*** Extracted information ***
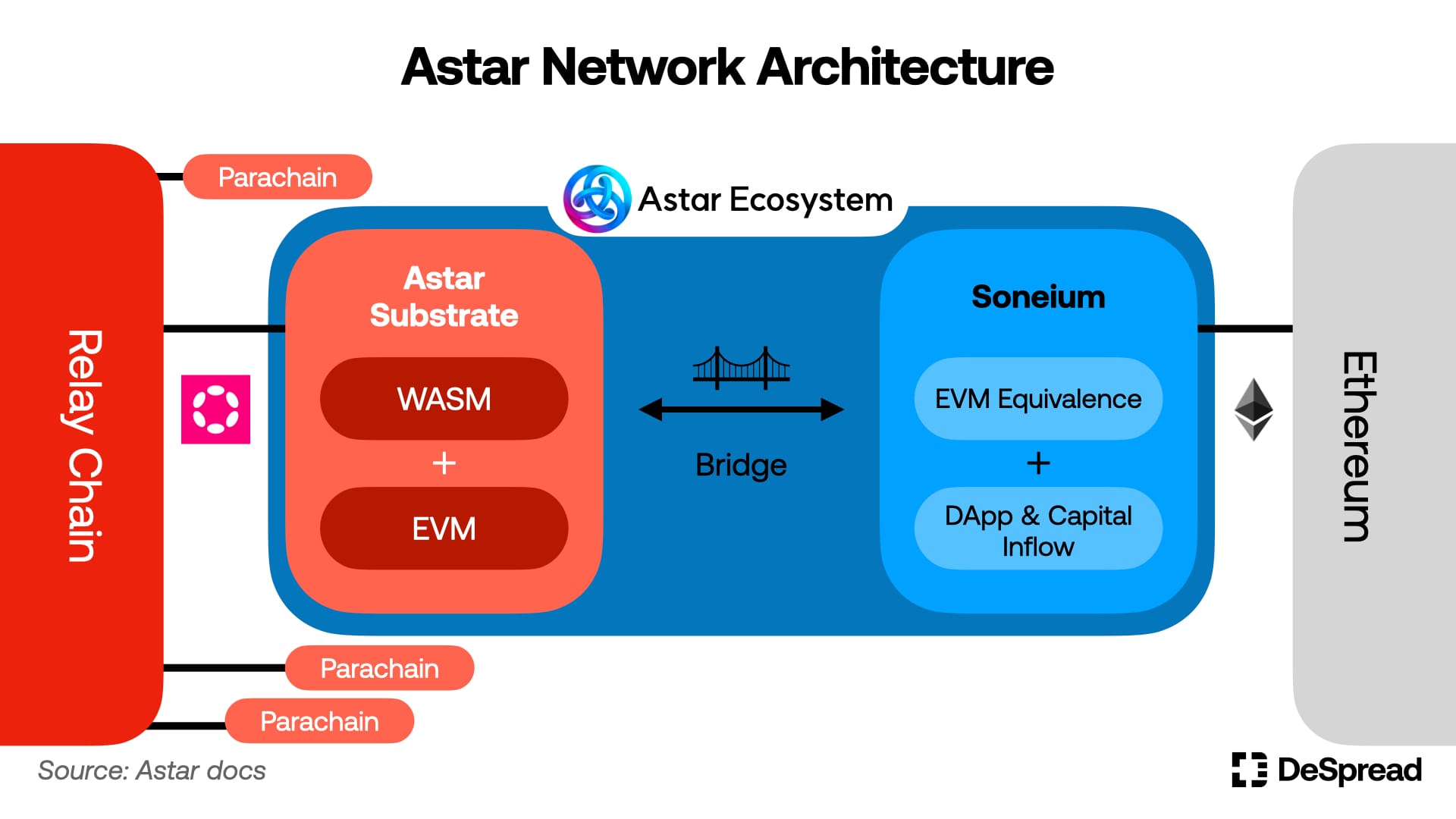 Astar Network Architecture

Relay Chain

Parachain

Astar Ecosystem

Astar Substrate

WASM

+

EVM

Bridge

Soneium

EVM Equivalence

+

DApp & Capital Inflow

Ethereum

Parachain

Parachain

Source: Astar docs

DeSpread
***
*** Extracted information ***
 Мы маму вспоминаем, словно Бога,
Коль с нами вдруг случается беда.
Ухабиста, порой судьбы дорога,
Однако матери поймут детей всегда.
***
*** Extracted information ***
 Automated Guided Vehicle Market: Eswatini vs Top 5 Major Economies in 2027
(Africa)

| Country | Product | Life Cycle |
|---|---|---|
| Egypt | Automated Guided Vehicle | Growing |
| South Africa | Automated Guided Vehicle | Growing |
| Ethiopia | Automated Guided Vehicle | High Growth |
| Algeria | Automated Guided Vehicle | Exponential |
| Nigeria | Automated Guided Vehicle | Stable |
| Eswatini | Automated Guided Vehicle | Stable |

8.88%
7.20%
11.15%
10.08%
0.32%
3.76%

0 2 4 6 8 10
***
Please copy out each line of the material that holds the string "Eswatini".

 Automated Guided Vehicle Market: Eswatini vs Top 5 Major Economies in 2027
| Eswatini | Automated Guided Vehicle | Stable |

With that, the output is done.